Tasks to perform:
**A)** In the screen printing post, swap "stores" for "retailers" and give everything from "I am now starting" down to "has gone silent." again.
**B)** Supply the next part of the screen printing post, picking up after its last sentence.

Exercise text:
○ ○ ○ ○
# Screen printing repeat orders, name drops, custom colors



## grdngirl (May 12, 2015)

Hi,
If anyone has any input or suggestions, it would truly be appreciated! 

I started a small company based on my art and am still on a tight budget. I sell products with my coastal designs printed on them. At this time, my major product are my kitchen towels. I taught myself to screen print, so have been using basic materials, hand screening with screens made from picture frames, sheer curtains and acrylic craft paints mixed with a medium. I work with a board and hinge clamps. 

I am now starting to get busier, but sometimes only need occasional help until I get more stores. But if I'm always doing the labor, I can't work on other aspects of my business, including my art. 

So far, I have found only one person willing and able to work with me and now he has gone silent.
○ ○ ○ ○
Data shown:
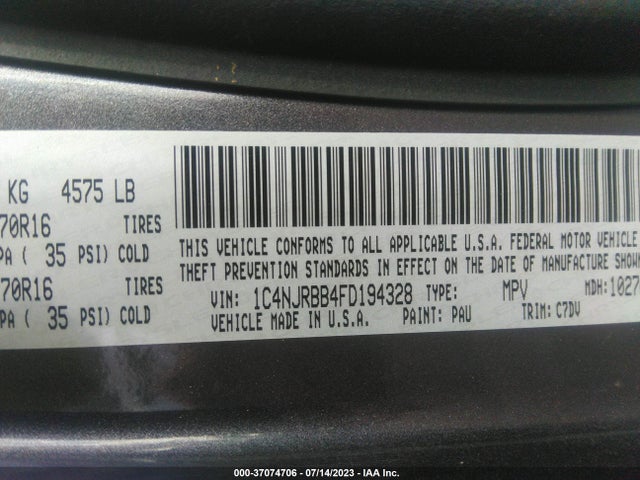 2015 JEEP PATRIOT SPORT VIN: 1C4NJRBB4FD194328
○ ○ ○ ○
Exercise results:
**A)**
I am now starting to get busier, but sometimes only need occasional help until I get more retailers. But if I'm always doing the labor, I can't work on other aspects of my business, including my art. 

So far, I have found only one person willing and able to work with me and now he has gone silent.

**B)**
I have tried going to a DTG printer, but was unable to get the bright colors I need, especially, aqua, turquoise, etc. 

I would like to find a screen printer nearby (I'm in the Westside Costa Mesa, CA warehouse area) who would be able to match my colors, as well as be able to either use my screens or have a system where they can have the screens on hand because I have repeat orders including name drops. My clients are all located in coastal areas where there is a lot of tourism. Because It's not T-Shirts (yet), I only keep adding to my designs, which are simple, one color designs at this time. 

Thanks for your help!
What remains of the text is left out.